Como si faltara una raya más al tigre, el pasado viernes 21 de marzo, colectivas feministas levantaron la voz contra otra decisión cuestionable del Poder Judicial hidalguense. Esta vez, expusieron irregularidades en un nuevo caso de violencia de género, otra vez con la jueza Janett Montiel al centro de la controversia. Montiel ya ha sido señalada por su actuación en el caso Zimapán, y sin embargo, Aladro ha evitado tomar cualquier medida contra ella. El patrón es claro: ante las quejas de las víctimas, la presidenta guarda silencio. Quizá está demasiado ocupada en su campaña personal para atender el deterioro ético del sistema que dirige.
La independencia judicial debe ser un principio sagrado, especialmente cuando hablamos de quienes aspiran a la Suprema Corte de Justicia de la Nación (SCJN). Por eso, el caso de Rebeca Stella Aladro Echeverría, presidenta del Tribunal Superior de Justicia de Hidalgo, no solo preocupa: indigna.
Aladro no ha renunciado a su cargo mientras busca convertirse en ministra de la SCJN. Recibe respaldo del gobernador Julio Menchaca, quien incluso ha declarado públicamente que “probablemente sea una ventaja” que no se haya separado del cargo. Lo justifica diciendo que “no violenta la ley”, pero ese argumento es, como mínimo, éticamente insostenible. En un país donde la desconfianza hacia el sistema de justicia es profunda, usar un cargo judicial como trampolín político debería considerarse una forma de abuso institucional.
La indignación crece cuando observamos lo ocurrido el pasado 4 de abril: la magistrada se fotografió y sostuvo una reunión oficial con la diputada Alhely Medina Hernández, señalada como partícipe en un caso brutal de abuso sexual infantil en Zimapán. Ese mismo día, el Poder Judicial publicó un comunicado en su cuenta oficial de X informando del encuentro, bajo el supuesto de “coordinarse y trabajar en beneficio de la ciudadanía hidalguense”.
Las víctimas, dos niñas, no solo narraron lo vivido ante peritos de la FGR en 2022; también dibujaron a sus agresores, entre ellos Alhely Medina, hermana de Eva Medina y cuñada de Willy Trejo, principales implicados.
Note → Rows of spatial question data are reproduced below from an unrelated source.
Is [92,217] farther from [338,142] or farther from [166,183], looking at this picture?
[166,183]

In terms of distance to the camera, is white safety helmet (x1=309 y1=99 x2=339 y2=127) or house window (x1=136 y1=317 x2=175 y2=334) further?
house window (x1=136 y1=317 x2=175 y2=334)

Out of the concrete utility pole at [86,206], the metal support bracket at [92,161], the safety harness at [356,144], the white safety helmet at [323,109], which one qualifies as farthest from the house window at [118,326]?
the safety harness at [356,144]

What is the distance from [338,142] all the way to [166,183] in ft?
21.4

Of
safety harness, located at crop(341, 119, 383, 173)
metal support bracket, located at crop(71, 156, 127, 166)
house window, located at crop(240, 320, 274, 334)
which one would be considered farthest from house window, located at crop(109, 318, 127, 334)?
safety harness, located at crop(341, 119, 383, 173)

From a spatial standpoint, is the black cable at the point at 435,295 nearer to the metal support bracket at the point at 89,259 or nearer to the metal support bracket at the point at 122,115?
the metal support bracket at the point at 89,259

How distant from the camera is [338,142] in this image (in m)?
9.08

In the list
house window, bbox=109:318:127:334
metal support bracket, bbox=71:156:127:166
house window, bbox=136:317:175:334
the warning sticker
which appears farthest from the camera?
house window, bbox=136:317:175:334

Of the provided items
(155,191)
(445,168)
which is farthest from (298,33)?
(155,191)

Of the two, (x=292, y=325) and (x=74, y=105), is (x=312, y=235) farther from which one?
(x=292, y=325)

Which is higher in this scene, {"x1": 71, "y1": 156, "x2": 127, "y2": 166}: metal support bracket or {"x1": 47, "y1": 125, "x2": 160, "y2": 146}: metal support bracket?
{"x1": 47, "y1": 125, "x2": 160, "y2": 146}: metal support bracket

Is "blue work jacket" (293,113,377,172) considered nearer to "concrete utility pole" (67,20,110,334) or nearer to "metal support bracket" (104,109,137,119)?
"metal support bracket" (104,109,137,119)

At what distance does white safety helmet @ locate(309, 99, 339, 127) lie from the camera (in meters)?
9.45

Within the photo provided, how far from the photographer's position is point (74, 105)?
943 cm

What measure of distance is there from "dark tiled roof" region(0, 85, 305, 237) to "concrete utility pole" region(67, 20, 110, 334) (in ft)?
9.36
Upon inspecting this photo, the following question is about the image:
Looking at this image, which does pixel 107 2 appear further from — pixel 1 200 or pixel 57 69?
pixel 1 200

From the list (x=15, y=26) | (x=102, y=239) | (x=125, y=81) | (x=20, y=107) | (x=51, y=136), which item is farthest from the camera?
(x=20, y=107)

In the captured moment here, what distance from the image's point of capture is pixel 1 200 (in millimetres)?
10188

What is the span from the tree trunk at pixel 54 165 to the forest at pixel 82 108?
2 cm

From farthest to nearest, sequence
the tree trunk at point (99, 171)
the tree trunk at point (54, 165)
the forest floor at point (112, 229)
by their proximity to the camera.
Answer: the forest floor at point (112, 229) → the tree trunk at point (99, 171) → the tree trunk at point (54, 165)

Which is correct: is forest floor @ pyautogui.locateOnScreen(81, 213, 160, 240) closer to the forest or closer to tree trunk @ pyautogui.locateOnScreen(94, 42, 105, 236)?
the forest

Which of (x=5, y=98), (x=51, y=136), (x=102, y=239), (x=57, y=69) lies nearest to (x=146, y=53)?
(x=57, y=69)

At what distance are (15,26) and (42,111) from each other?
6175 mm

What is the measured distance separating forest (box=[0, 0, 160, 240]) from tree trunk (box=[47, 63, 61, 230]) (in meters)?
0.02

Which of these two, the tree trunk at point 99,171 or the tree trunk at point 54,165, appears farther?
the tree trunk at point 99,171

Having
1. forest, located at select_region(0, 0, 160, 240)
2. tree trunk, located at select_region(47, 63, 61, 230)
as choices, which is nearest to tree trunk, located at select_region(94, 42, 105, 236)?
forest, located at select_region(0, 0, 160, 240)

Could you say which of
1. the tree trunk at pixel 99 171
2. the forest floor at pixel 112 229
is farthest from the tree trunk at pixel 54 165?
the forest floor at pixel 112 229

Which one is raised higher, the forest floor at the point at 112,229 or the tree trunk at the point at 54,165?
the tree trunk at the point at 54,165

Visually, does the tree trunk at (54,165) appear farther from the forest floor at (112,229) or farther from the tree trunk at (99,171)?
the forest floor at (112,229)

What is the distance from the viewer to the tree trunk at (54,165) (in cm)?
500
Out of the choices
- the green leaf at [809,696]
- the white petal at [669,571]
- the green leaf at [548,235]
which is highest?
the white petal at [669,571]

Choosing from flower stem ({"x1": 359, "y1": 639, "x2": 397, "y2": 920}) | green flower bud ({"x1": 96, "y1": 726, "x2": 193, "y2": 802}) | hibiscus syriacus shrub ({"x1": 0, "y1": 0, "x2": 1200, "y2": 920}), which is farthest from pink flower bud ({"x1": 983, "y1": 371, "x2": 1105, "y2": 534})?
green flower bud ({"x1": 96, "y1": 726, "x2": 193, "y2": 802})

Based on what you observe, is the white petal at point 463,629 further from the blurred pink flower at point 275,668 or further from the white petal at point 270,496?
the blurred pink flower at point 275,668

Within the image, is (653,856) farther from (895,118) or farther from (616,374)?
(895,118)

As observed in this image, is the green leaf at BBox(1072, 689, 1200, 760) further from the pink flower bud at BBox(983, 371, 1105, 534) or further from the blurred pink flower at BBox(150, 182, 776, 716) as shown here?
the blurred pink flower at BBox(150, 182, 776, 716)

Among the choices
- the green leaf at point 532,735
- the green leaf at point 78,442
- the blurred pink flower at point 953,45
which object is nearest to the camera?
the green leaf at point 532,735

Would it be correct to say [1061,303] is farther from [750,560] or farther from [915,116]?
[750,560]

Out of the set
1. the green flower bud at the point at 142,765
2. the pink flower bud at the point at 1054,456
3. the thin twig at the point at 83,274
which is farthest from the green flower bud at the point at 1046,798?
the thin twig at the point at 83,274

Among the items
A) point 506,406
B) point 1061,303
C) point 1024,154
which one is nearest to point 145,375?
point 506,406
A pesar de estos testimonios, jueces subordinados a Aladro dictaron no vinculación a proceso, anulada más tarde por un amparo federal. Ese mismo día del cumpleaños de una de las niñas, Aladro posó con Medina en un acto institucional. Una burla. Un gesto de impunidad.
Lo más revelador fue lo que ocurrió después: el comunicado y las fotografías fueron eliminados misteriosamente de la cuenta oficial de X (antes Twitter) del Poder Judicial de Hidalgo. Ninguna explicación. Ningún pronunciamiento. Solo un acto de censura institucional que agrava el problema: en vez de asumir una postura ética o rectificar, prefirieron borrar la evidencia. El silencio digital como confesión de culpa.
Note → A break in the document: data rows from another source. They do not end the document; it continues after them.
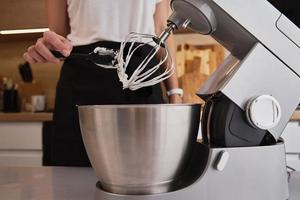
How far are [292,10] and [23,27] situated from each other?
5.49 ft

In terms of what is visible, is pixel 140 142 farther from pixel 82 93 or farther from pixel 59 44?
pixel 82 93

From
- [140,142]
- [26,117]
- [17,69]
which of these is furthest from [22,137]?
[140,142]

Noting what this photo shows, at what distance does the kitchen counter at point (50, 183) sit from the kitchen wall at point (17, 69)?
1.55 m

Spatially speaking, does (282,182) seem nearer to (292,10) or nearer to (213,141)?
(213,141)

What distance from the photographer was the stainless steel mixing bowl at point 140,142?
367 mm

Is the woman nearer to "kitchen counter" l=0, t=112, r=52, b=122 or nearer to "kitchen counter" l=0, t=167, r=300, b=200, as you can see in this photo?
"kitchen counter" l=0, t=167, r=300, b=200

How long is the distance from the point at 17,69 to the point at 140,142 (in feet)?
6.68

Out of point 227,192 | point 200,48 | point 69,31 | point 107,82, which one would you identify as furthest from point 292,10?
point 200,48

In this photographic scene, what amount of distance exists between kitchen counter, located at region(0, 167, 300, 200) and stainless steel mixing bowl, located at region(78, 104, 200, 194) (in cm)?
9

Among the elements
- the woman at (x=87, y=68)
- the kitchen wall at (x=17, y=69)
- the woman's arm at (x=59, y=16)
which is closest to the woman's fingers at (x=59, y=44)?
the woman at (x=87, y=68)

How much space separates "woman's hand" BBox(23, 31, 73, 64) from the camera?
0.48 m

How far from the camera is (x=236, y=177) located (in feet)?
1.35

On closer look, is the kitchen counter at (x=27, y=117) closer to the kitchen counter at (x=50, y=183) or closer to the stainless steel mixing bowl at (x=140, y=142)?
the kitchen counter at (x=50, y=183)

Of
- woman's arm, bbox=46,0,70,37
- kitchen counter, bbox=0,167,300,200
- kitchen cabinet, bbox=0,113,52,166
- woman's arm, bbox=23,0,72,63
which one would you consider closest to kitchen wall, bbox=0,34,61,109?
kitchen cabinet, bbox=0,113,52,166
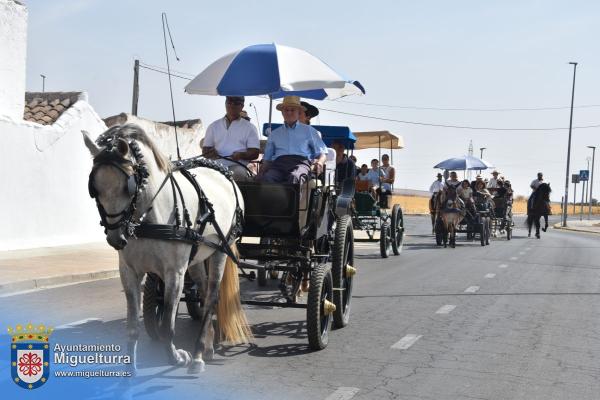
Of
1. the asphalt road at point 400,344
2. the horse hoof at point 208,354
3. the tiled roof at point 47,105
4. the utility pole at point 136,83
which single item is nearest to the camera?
the asphalt road at point 400,344

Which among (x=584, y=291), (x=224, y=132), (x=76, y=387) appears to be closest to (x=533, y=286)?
(x=584, y=291)

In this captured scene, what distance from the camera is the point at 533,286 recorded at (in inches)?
556

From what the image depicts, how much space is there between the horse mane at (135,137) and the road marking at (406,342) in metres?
3.28

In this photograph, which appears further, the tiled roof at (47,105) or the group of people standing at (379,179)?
the tiled roof at (47,105)

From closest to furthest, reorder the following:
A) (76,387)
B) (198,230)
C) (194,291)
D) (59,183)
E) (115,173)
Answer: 1. (115,173)
2. (76,387)
3. (198,230)
4. (194,291)
5. (59,183)

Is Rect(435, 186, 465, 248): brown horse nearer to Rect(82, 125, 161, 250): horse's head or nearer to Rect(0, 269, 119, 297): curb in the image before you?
Rect(0, 269, 119, 297): curb

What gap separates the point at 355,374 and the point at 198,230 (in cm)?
178

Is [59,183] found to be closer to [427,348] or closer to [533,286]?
[533,286]

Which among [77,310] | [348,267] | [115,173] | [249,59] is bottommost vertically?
[77,310]

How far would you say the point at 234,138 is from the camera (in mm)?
8938

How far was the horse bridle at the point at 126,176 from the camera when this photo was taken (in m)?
5.41

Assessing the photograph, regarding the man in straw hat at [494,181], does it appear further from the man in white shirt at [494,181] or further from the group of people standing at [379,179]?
the group of people standing at [379,179]

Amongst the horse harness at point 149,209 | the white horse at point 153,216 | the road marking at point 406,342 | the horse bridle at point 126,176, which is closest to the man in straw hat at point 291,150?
the white horse at point 153,216

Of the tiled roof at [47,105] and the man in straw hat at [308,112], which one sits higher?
the tiled roof at [47,105]
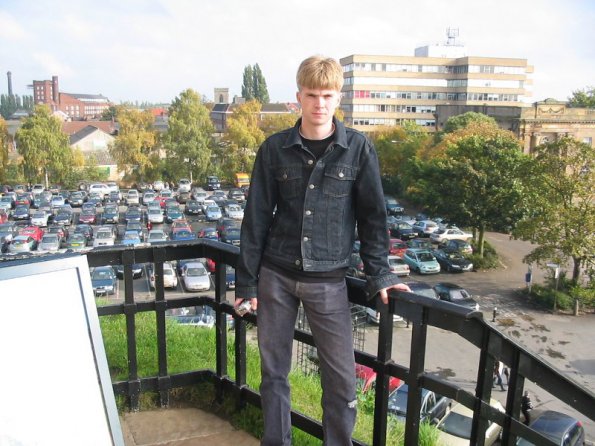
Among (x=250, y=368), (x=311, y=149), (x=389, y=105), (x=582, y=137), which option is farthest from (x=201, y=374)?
(x=389, y=105)

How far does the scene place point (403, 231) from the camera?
130ft

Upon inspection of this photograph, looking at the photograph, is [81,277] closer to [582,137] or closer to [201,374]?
[201,374]

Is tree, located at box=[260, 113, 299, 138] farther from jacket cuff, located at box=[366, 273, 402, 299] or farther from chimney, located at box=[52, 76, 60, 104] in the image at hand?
chimney, located at box=[52, 76, 60, 104]

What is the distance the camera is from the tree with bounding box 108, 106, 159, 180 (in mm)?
55750

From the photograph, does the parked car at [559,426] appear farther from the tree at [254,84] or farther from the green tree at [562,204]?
the tree at [254,84]

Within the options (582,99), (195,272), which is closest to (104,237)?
(195,272)

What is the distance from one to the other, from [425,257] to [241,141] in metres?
28.8

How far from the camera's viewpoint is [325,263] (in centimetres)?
269

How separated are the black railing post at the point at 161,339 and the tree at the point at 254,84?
101 meters

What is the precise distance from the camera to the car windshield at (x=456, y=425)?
901 cm

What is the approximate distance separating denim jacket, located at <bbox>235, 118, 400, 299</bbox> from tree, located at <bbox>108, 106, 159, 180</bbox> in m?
55.1

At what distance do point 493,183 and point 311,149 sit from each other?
29.7 metres

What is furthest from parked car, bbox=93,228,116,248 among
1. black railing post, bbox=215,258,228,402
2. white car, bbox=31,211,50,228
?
black railing post, bbox=215,258,228,402

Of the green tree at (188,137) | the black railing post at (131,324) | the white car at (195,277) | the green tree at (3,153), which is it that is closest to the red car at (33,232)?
the white car at (195,277)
Por si fuera poco, en ese mismo fin de semana apareció una fotografía de Rebeca Aladro acompañada nada menos que por el exfutbolista Rafael Márquez y Jesús Martínez, presidente del Club Pachuca. ¿Casualidad? Difícil de creer. En política, las coincidencias casi nunca lo son. Esa imagen, cuidadosamente difundida, parece parte de una estrategia de relaciones públicas para posicionarse socialmente mientras sigue en funciones judiciales. Una maniobra tan visible como cuestionable, que reduce aún más el ya limitado margen del beneficio de la duda.
Hoy, Rebeca Aladro representa un caso paradigmático de cómo la justicia puede convertirse en plataforma de poder, aliada con intereses oscuros. Mientras no renuncie y no se deslinde de quienes han sido señalados por las propias víctimas, no puede hablarse de justicia, ni de ética, ni mucho menos de idoneidad para ocupar un asiento en la Suprema Corte.
México no necesita más simulaciones ni más pactos entre poderes. Necesita juezas y jueces que no le teman a la verdad ni a la renuncia. Porque quien pacta con la impunidad no puede impartir justicia.